STATED EXERCISE 1. List every length of time in the rating rationale for HPCL Renewable & Green Energy that is stated in years, and say what each one applies to.
STATED EXERCISE 2. Carry on the rating rationale for HPCL Renewable & Green Energy from the point where it stops.

READING PASSAGE.
CRISIL Ratings
Total Bank Loan Facilities Rated | Rs.3850 Crore |
Long Term Rating | CRISIL AA+/Stable (Assigned) |
Note: None of the Directors on CRISIL Ratings Limited’s Board are members of rating committee and thus do not participate in discussion or assignment of any ratings. The Board of Directors also does not discuss any ratings at its meetings. 1 crore = 10 million Refer to Annexure for Details of Instruments & Bank Facilities
Detailed Rationale CRISIL Ratings has assigned its ‘CRISIL AA+/Stable’ rating to the long-term bank facilities of HPCL Renewable & Green Energy Limited (HPRGE).
The rating derives comfort from the strategic importance this company holds to, and the continuous operational, managerial, and financial support it is expected to receive from its parent, Hindustan Petroleum Corporation Ltd (HPCL, rated 'CRISIL AAA/Stable/CRISIL A1+'), which owns a 100% stake in HPRGE. HPRGE is critical to HPCL in its efforts of achieving its net zero carbon emission targets. The rating also factors in expected healthy project economies and limited offtake and counterparty credit risk.
The company is primarily focused towards developing assets in two verticals – renewables (solar, wind & hybrid) and biofuels. Currently, it has plans to invest Rs 5250 crore in two phases, to be funded in a debt: equity ratio of 2:1 with all the projects expected to commission by fiscal 2028 & ~90% of the budgeted investments would be towards setting up renewable power projects to cater to its energy requirements for its oil refineries and marketing locations; the balance to be towards setting up compressed biogas (CBG) and biodiesel plants, output of which would be then used for blending with natural gas and diesel respectively and sold through retail outlets of HPCL
HPCL would be executing a 25-year power purchase agreement with HPRGE for the entire renewable energy generated at prevailing discom rates. Also, an 100% offtake agreement would be executed for the CBG and biodiesel produced. The company is in the process of securing funding for these projects, expected to be a 13.75year loan tenure with 10.75 years of repayment. While this still gives a higher tail period in terms of principal repayments, average DSCRs are nevertheless expected to remain comfortable above 1.50x
These rating strengths are, however, partially offset by the initial construction phase of the projects, wherein its timely construction within the budgeted cost and its stabilisation would be key monitorables.

GIVEN DATA.
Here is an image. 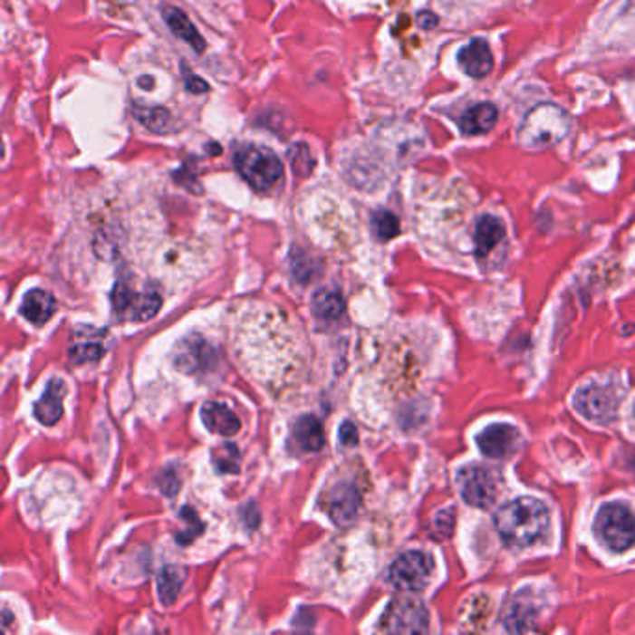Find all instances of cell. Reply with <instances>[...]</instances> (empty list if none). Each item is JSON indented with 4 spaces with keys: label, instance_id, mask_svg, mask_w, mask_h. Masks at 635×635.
I'll list each match as a JSON object with an SVG mask.
<instances>
[{
    "label": "cell",
    "instance_id": "cell-1",
    "mask_svg": "<svg viewBox=\"0 0 635 635\" xmlns=\"http://www.w3.org/2000/svg\"><path fill=\"white\" fill-rule=\"evenodd\" d=\"M495 526L507 546L526 548L546 534L548 509L541 500L522 496L496 511Z\"/></svg>",
    "mask_w": 635,
    "mask_h": 635
},
{
    "label": "cell",
    "instance_id": "cell-2",
    "mask_svg": "<svg viewBox=\"0 0 635 635\" xmlns=\"http://www.w3.org/2000/svg\"><path fill=\"white\" fill-rule=\"evenodd\" d=\"M572 118L569 111L553 102H541L534 106L526 118L522 120L518 127V143L530 149V151H539V149H548L557 145L571 132Z\"/></svg>",
    "mask_w": 635,
    "mask_h": 635
},
{
    "label": "cell",
    "instance_id": "cell-3",
    "mask_svg": "<svg viewBox=\"0 0 635 635\" xmlns=\"http://www.w3.org/2000/svg\"><path fill=\"white\" fill-rule=\"evenodd\" d=\"M238 173L258 192H268L283 177V164L266 147L245 145L235 155Z\"/></svg>",
    "mask_w": 635,
    "mask_h": 635
},
{
    "label": "cell",
    "instance_id": "cell-4",
    "mask_svg": "<svg viewBox=\"0 0 635 635\" xmlns=\"http://www.w3.org/2000/svg\"><path fill=\"white\" fill-rule=\"evenodd\" d=\"M594 534L613 552H624L635 543V516L622 504H606L596 515Z\"/></svg>",
    "mask_w": 635,
    "mask_h": 635
},
{
    "label": "cell",
    "instance_id": "cell-5",
    "mask_svg": "<svg viewBox=\"0 0 635 635\" xmlns=\"http://www.w3.org/2000/svg\"><path fill=\"white\" fill-rule=\"evenodd\" d=\"M381 628L389 635H428L429 611L415 596H398L381 617Z\"/></svg>",
    "mask_w": 635,
    "mask_h": 635
},
{
    "label": "cell",
    "instance_id": "cell-6",
    "mask_svg": "<svg viewBox=\"0 0 635 635\" xmlns=\"http://www.w3.org/2000/svg\"><path fill=\"white\" fill-rule=\"evenodd\" d=\"M624 394L610 385H589L576 394V409L578 413L592 422L610 424L619 415V405Z\"/></svg>",
    "mask_w": 635,
    "mask_h": 635
},
{
    "label": "cell",
    "instance_id": "cell-7",
    "mask_svg": "<svg viewBox=\"0 0 635 635\" xmlns=\"http://www.w3.org/2000/svg\"><path fill=\"white\" fill-rule=\"evenodd\" d=\"M433 572V559L424 552H407L399 555L390 567L389 582L407 592L422 591L429 583Z\"/></svg>",
    "mask_w": 635,
    "mask_h": 635
},
{
    "label": "cell",
    "instance_id": "cell-8",
    "mask_svg": "<svg viewBox=\"0 0 635 635\" xmlns=\"http://www.w3.org/2000/svg\"><path fill=\"white\" fill-rule=\"evenodd\" d=\"M457 483L461 496L468 505L489 509L498 496V483L491 470L472 465L459 472Z\"/></svg>",
    "mask_w": 635,
    "mask_h": 635
},
{
    "label": "cell",
    "instance_id": "cell-9",
    "mask_svg": "<svg viewBox=\"0 0 635 635\" xmlns=\"http://www.w3.org/2000/svg\"><path fill=\"white\" fill-rule=\"evenodd\" d=\"M216 362V350L201 334H190L184 339L173 355V364L184 373H203Z\"/></svg>",
    "mask_w": 635,
    "mask_h": 635
},
{
    "label": "cell",
    "instance_id": "cell-10",
    "mask_svg": "<svg viewBox=\"0 0 635 635\" xmlns=\"http://www.w3.org/2000/svg\"><path fill=\"white\" fill-rule=\"evenodd\" d=\"M325 511L336 526L346 528L353 524L361 511V495L350 483H341L332 487L327 496Z\"/></svg>",
    "mask_w": 635,
    "mask_h": 635
},
{
    "label": "cell",
    "instance_id": "cell-11",
    "mask_svg": "<svg viewBox=\"0 0 635 635\" xmlns=\"http://www.w3.org/2000/svg\"><path fill=\"white\" fill-rule=\"evenodd\" d=\"M520 433L509 424H493L477 435V446L485 457L505 459L515 454Z\"/></svg>",
    "mask_w": 635,
    "mask_h": 635
},
{
    "label": "cell",
    "instance_id": "cell-12",
    "mask_svg": "<svg viewBox=\"0 0 635 635\" xmlns=\"http://www.w3.org/2000/svg\"><path fill=\"white\" fill-rule=\"evenodd\" d=\"M539 611L534 592H516L504 611V628L513 635H524L535 624Z\"/></svg>",
    "mask_w": 635,
    "mask_h": 635
},
{
    "label": "cell",
    "instance_id": "cell-13",
    "mask_svg": "<svg viewBox=\"0 0 635 635\" xmlns=\"http://www.w3.org/2000/svg\"><path fill=\"white\" fill-rule=\"evenodd\" d=\"M457 62L461 69L472 79H483L493 71L495 60L493 53L485 40H474L461 49Z\"/></svg>",
    "mask_w": 635,
    "mask_h": 635
},
{
    "label": "cell",
    "instance_id": "cell-14",
    "mask_svg": "<svg viewBox=\"0 0 635 635\" xmlns=\"http://www.w3.org/2000/svg\"><path fill=\"white\" fill-rule=\"evenodd\" d=\"M201 419L208 431L223 435V437H235L242 424L240 419L233 413V410L226 403L217 401H207L201 409Z\"/></svg>",
    "mask_w": 635,
    "mask_h": 635
},
{
    "label": "cell",
    "instance_id": "cell-15",
    "mask_svg": "<svg viewBox=\"0 0 635 635\" xmlns=\"http://www.w3.org/2000/svg\"><path fill=\"white\" fill-rule=\"evenodd\" d=\"M63 396L65 383L62 380H53L42 399L34 405V417L45 426L56 424L63 415Z\"/></svg>",
    "mask_w": 635,
    "mask_h": 635
},
{
    "label": "cell",
    "instance_id": "cell-16",
    "mask_svg": "<svg viewBox=\"0 0 635 635\" xmlns=\"http://www.w3.org/2000/svg\"><path fill=\"white\" fill-rule=\"evenodd\" d=\"M56 309H58V303L54 300V295L45 290L35 288L24 295L21 314L34 325H43L53 318Z\"/></svg>",
    "mask_w": 635,
    "mask_h": 635
},
{
    "label": "cell",
    "instance_id": "cell-17",
    "mask_svg": "<svg viewBox=\"0 0 635 635\" xmlns=\"http://www.w3.org/2000/svg\"><path fill=\"white\" fill-rule=\"evenodd\" d=\"M505 238V227L504 223L495 217V216H483L477 226H476V233H474V242H476V256L477 258H485L487 255H491L496 245L502 244V240Z\"/></svg>",
    "mask_w": 635,
    "mask_h": 635
},
{
    "label": "cell",
    "instance_id": "cell-18",
    "mask_svg": "<svg viewBox=\"0 0 635 635\" xmlns=\"http://www.w3.org/2000/svg\"><path fill=\"white\" fill-rule=\"evenodd\" d=\"M162 17L166 21V24L171 28V32L180 37L182 42L188 43L196 53H205L207 49V43L203 40V35L196 30V26L192 24V21L186 17L178 8H173V6H166L162 10Z\"/></svg>",
    "mask_w": 635,
    "mask_h": 635
},
{
    "label": "cell",
    "instance_id": "cell-19",
    "mask_svg": "<svg viewBox=\"0 0 635 635\" xmlns=\"http://www.w3.org/2000/svg\"><path fill=\"white\" fill-rule=\"evenodd\" d=\"M498 121V110L495 104L491 102H483V104H476L470 110H467L459 127L465 134L468 136H477V134H485L495 129Z\"/></svg>",
    "mask_w": 635,
    "mask_h": 635
},
{
    "label": "cell",
    "instance_id": "cell-20",
    "mask_svg": "<svg viewBox=\"0 0 635 635\" xmlns=\"http://www.w3.org/2000/svg\"><path fill=\"white\" fill-rule=\"evenodd\" d=\"M292 435L303 452H320L325 442L322 422L313 415L297 419L292 428Z\"/></svg>",
    "mask_w": 635,
    "mask_h": 635
},
{
    "label": "cell",
    "instance_id": "cell-21",
    "mask_svg": "<svg viewBox=\"0 0 635 635\" xmlns=\"http://www.w3.org/2000/svg\"><path fill=\"white\" fill-rule=\"evenodd\" d=\"M313 311L316 318L323 322H332V320H339L344 314L346 305L339 292L323 288V290H318L313 297Z\"/></svg>",
    "mask_w": 635,
    "mask_h": 635
},
{
    "label": "cell",
    "instance_id": "cell-22",
    "mask_svg": "<svg viewBox=\"0 0 635 635\" xmlns=\"http://www.w3.org/2000/svg\"><path fill=\"white\" fill-rule=\"evenodd\" d=\"M132 114L147 130L157 132V134H164L171 127V114L162 106L134 104Z\"/></svg>",
    "mask_w": 635,
    "mask_h": 635
},
{
    "label": "cell",
    "instance_id": "cell-23",
    "mask_svg": "<svg viewBox=\"0 0 635 635\" xmlns=\"http://www.w3.org/2000/svg\"><path fill=\"white\" fill-rule=\"evenodd\" d=\"M186 571L177 565H168L159 574V596L164 606H171L184 585Z\"/></svg>",
    "mask_w": 635,
    "mask_h": 635
},
{
    "label": "cell",
    "instance_id": "cell-24",
    "mask_svg": "<svg viewBox=\"0 0 635 635\" xmlns=\"http://www.w3.org/2000/svg\"><path fill=\"white\" fill-rule=\"evenodd\" d=\"M491 611H493V604L487 596L485 594L476 596V599H472L465 610V613H467V617L463 619L465 628L470 633H477V631L485 630V626H487V622H489Z\"/></svg>",
    "mask_w": 635,
    "mask_h": 635
},
{
    "label": "cell",
    "instance_id": "cell-25",
    "mask_svg": "<svg viewBox=\"0 0 635 635\" xmlns=\"http://www.w3.org/2000/svg\"><path fill=\"white\" fill-rule=\"evenodd\" d=\"M160 307H162V297L157 292L134 293L127 314L132 320L145 322V320H151L160 311Z\"/></svg>",
    "mask_w": 635,
    "mask_h": 635
},
{
    "label": "cell",
    "instance_id": "cell-26",
    "mask_svg": "<svg viewBox=\"0 0 635 635\" xmlns=\"http://www.w3.org/2000/svg\"><path fill=\"white\" fill-rule=\"evenodd\" d=\"M102 355H104V346L97 339H82L79 342H74L69 350V357L74 364L97 362Z\"/></svg>",
    "mask_w": 635,
    "mask_h": 635
},
{
    "label": "cell",
    "instance_id": "cell-27",
    "mask_svg": "<svg viewBox=\"0 0 635 635\" xmlns=\"http://www.w3.org/2000/svg\"><path fill=\"white\" fill-rule=\"evenodd\" d=\"M292 171L297 177H309L316 166V160L311 155V149L307 143H293L288 151Z\"/></svg>",
    "mask_w": 635,
    "mask_h": 635
},
{
    "label": "cell",
    "instance_id": "cell-28",
    "mask_svg": "<svg viewBox=\"0 0 635 635\" xmlns=\"http://www.w3.org/2000/svg\"><path fill=\"white\" fill-rule=\"evenodd\" d=\"M214 465L223 474H236L240 470V452L235 444H226L214 452Z\"/></svg>",
    "mask_w": 635,
    "mask_h": 635
},
{
    "label": "cell",
    "instance_id": "cell-29",
    "mask_svg": "<svg viewBox=\"0 0 635 635\" xmlns=\"http://www.w3.org/2000/svg\"><path fill=\"white\" fill-rule=\"evenodd\" d=\"M371 223L373 229H376V235L381 240H392L399 235V219L389 210H380L373 214Z\"/></svg>",
    "mask_w": 635,
    "mask_h": 635
},
{
    "label": "cell",
    "instance_id": "cell-30",
    "mask_svg": "<svg viewBox=\"0 0 635 635\" xmlns=\"http://www.w3.org/2000/svg\"><path fill=\"white\" fill-rule=\"evenodd\" d=\"M180 516H182L186 522H188L190 528H188V530H184L182 534H178V535H177V541H178L180 544H190V543L203 532V524L199 522L197 515L194 513V509H190V507H184V509L180 511Z\"/></svg>",
    "mask_w": 635,
    "mask_h": 635
},
{
    "label": "cell",
    "instance_id": "cell-31",
    "mask_svg": "<svg viewBox=\"0 0 635 635\" xmlns=\"http://www.w3.org/2000/svg\"><path fill=\"white\" fill-rule=\"evenodd\" d=\"M132 295H134V292L127 284H123V283L116 284L114 292H111V305H114V311L118 314H121V316L127 314L130 302H132Z\"/></svg>",
    "mask_w": 635,
    "mask_h": 635
},
{
    "label": "cell",
    "instance_id": "cell-32",
    "mask_svg": "<svg viewBox=\"0 0 635 635\" xmlns=\"http://www.w3.org/2000/svg\"><path fill=\"white\" fill-rule=\"evenodd\" d=\"M456 522V511L454 509H442L435 516V532L438 537H450L454 532Z\"/></svg>",
    "mask_w": 635,
    "mask_h": 635
},
{
    "label": "cell",
    "instance_id": "cell-33",
    "mask_svg": "<svg viewBox=\"0 0 635 635\" xmlns=\"http://www.w3.org/2000/svg\"><path fill=\"white\" fill-rule=\"evenodd\" d=\"M159 485H160V489L166 496L173 498L177 493H178V487H180V479L177 476V472L173 468H168L160 479H159Z\"/></svg>",
    "mask_w": 635,
    "mask_h": 635
},
{
    "label": "cell",
    "instance_id": "cell-34",
    "mask_svg": "<svg viewBox=\"0 0 635 635\" xmlns=\"http://www.w3.org/2000/svg\"><path fill=\"white\" fill-rule=\"evenodd\" d=\"M313 263V260L307 256V255H302V256H292V272L295 277H300V281L307 283L314 274H311L309 270V265Z\"/></svg>",
    "mask_w": 635,
    "mask_h": 635
},
{
    "label": "cell",
    "instance_id": "cell-35",
    "mask_svg": "<svg viewBox=\"0 0 635 635\" xmlns=\"http://www.w3.org/2000/svg\"><path fill=\"white\" fill-rule=\"evenodd\" d=\"M182 71H184L182 72L184 74V86L190 93H207L210 90L208 84L203 79L196 77V74H192V71L188 67L182 65Z\"/></svg>",
    "mask_w": 635,
    "mask_h": 635
},
{
    "label": "cell",
    "instance_id": "cell-36",
    "mask_svg": "<svg viewBox=\"0 0 635 635\" xmlns=\"http://www.w3.org/2000/svg\"><path fill=\"white\" fill-rule=\"evenodd\" d=\"M339 437H341V442H342L344 446H355V444L359 442V431H357V428H355L353 422H344V424L341 426Z\"/></svg>",
    "mask_w": 635,
    "mask_h": 635
},
{
    "label": "cell",
    "instance_id": "cell-37",
    "mask_svg": "<svg viewBox=\"0 0 635 635\" xmlns=\"http://www.w3.org/2000/svg\"><path fill=\"white\" fill-rule=\"evenodd\" d=\"M15 619L10 611L0 610V635H14Z\"/></svg>",
    "mask_w": 635,
    "mask_h": 635
},
{
    "label": "cell",
    "instance_id": "cell-38",
    "mask_svg": "<svg viewBox=\"0 0 635 635\" xmlns=\"http://www.w3.org/2000/svg\"><path fill=\"white\" fill-rule=\"evenodd\" d=\"M244 516H245V522H247V526H249V528H256V524L260 522V515H258L255 504H249V505L245 507Z\"/></svg>",
    "mask_w": 635,
    "mask_h": 635
},
{
    "label": "cell",
    "instance_id": "cell-39",
    "mask_svg": "<svg viewBox=\"0 0 635 635\" xmlns=\"http://www.w3.org/2000/svg\"><path fill=\"white\" fill-rule=\"evenodd\" d=\"M419 24H420L424 30H433V28L438 24V19H437V15H433V14H429V12H422V14L419 15Z\"/></svg>",
    "mask_w": 635,
    "mask_h": 635
},
{
    "label": "cell",
    "instance_id": "cell-40",
    "mask_svg": "<svg viewBox=\"0 0 635 635\" xmlns=\"http://www.w3.org/2000/svg\"><path fill=\"white\" fill-rule=\"evenodd\" d=\"M138 84L143 86V90H151L153 84H155V81H153L151 77H141V79L138 81Z\"/></svg>",
    "mask_w": 635,
    "mask_h": 635
},
{
    "label": "cell",
    "instance_id": "cell-41",
    "mask_svg": "<svg viewBox=\"0 0 635 635\" xmlns=\"http://www.w3.org/2000/svg\"><path fill=\"white\" fill-rule=\"evenodd\" d=\"M116 3H118V5H125V6H127V5H134L136 0H116Z\"/></svg>",
    "mask_w": 635,
    "mask_h": 635
},
{
    "label": "cell",
    "instance_id": "cell-42",
    "mask_svg": "<svg viewBox=\"0 0 635 635\" xmlns=\"http://www.w3.org/2000/svg\"><path fill=\"white\" fill-rule=\"evenodd\" d=\"M5 155V143H3V136H0V157Z\"/></svg>",
    "mask_w": 635,
    "mask_h": 635
},
{
    "label": "cell",
    "instance_id": "cell-43",
    "mask_svg": "<svg viewBox=\"0 0 635 635\" xmlns=\"http://www.w3.org/2000/svg\"><path fill=\"white\" fill-rule=\"evenodd\" d=\"M633 415H635V409H633Z\"/></svg>",
    "mask_w": 635,
    "mask_h": 635
}]
</instances>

EXERCISE OUTPUT 1.
- 25 years: the power purchase agreement HPCL would sign with HPRGE for all the renewable energy it generates
- 13.75 years: the expected loan tenure for the project funding
- 10.75 years: the repayment period within that loan

EXERCISE OUTPUT 2.
Analytical Approach
CRISIL has applied its parent notch-up framework to factor in the extent of support from HPCL. The company will continue to receive the required operational, financial, and managerial support, given its strategic importance to the parent.
Key Rating Drivers & Detailed Description
Strengths:
Strong support from the parent, HPCL: HPRGE is critical to HPCL in its efforts of achieving its net zero carbon emission targets. The company benefits from the financial flexibility it derives on being part of HPCL, which provides it the flexibility to raise capital at competitive rates. Amongst the budgeted investment of Rs 5250 crore for the initial two phases, Rs. 1750 crore would be funded by HPCL.
HPCL would also be executing a 25-year power purchase agreement with HPRGE for the entire renewable energy generated at discom rates. Also, an 100% offtake agreement would be executed for the CBG and biodiesel produced. The company also receives the required operational and managerial support wherein 4 directors of HPCL (including the Chairman & MD and Director-Finance) hold a directorship in HPRGE.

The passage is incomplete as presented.